Science

Hurricane Florence: Four reasons to fear this storm

Hurricane Florence: Four reasons to fear this storm

Since issuing a mandatory evacuation order Wednesday, nearly all of the more than 2500 residents left the island. The city's official Twitter account urged residents to move to the upper floors of their homes.

More than one million people had been ordered to evacuate the coasts of North and SC and Virginia and thousands moved to emergency shelters, officials said.

In a display of the early effects of the storm, one flood gauge on the Neuse River in New Bern, North Carolina, showed 10 feet (three meters) of flooding, the NHC said.

More than 60 people had to be pulled from a collapsing motel at the height of the storm.

Outside of the wind, the broad circulation of the storm will allow for a storm surge north of the center of circulation heading into Friday.

The center of the hurricane's eye came ashore at about 7:15 a.m. EDT (1115 GMT) near Wrightsville Beach close to Wilmington, North Carolina, with sustained winds of 90 miles per hour (150 kph), the National Hurricane Center (NHC) said. And this is just the beginning. "The larger and the slower the storm is, the greater the threat and the impact-and we have that". We have wind and rain.

THE life-threatening hurricane, Florence, is expected to hover the Carolinas in the United States with torrential rains, high winds and massive coastal erosion. The homes of about 10 million were under watches or warnings for the hurricane or tropical storm conditions.

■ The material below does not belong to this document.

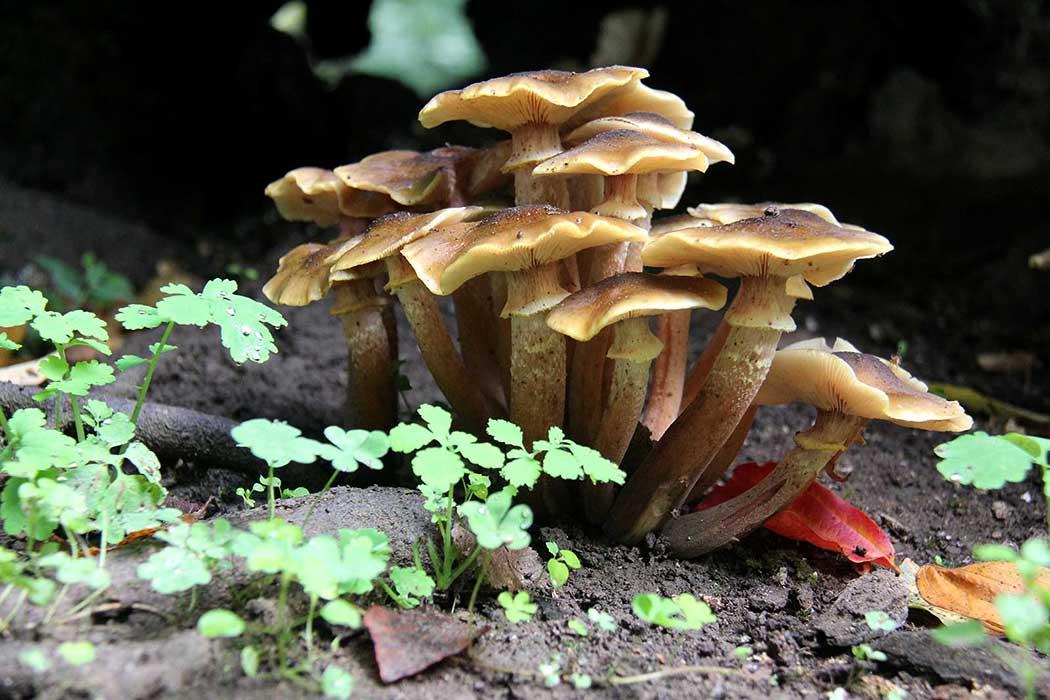 قارچ در جنگل آبشار هفت طبقه شیرآباد  Mushroom in Jungle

Its storm surge and the prospect of 1 to 3 1/2 feet of rain were considered a bigger threat than its winds, which dropped off from an alarming 140 miles per hour - Category 4 - earlier in the week.




Florence has already dropped more than 30 inches of rain in some areas of the Carolina border.

Authorities main concern with Florence is extremely heavy rainfall, rather than high winds.

The entire town of Carolina Beach is just five feet above sea level, which will be no match for the expected storm surge of 13 feet or more.

Forecasters expect Florence to hit the Carolinas early in the morning on September 14. "I've lived here all my life. This may be worse than what we've seen before", Assistant Fire Chief Joey Roberts said during a press conference Wednesday.

In the video, the astronauts expressed awe at the size of the storm, while also pointing out Isaac, a former tropical storm now making its way through the Caribbean. By midnight, Amy Johnson in Belhaven, North Carolina, on the Pungo River posted a video of raging floodwaters that had inundated the first floor of her home.

Some Carolinians have expressed frustration after evacuating their homes for a storm that was later downgraded - but officials have pushed back at suggestions that Florence's threat has been exaggerated.

In Morehead City, an NWS Meteorologist captured dramatic footage of rain water sweeping through a parking lot.

The few cars out on a main street in Wilmington had to swerve to avoid fallen trees, metal debris and power lines.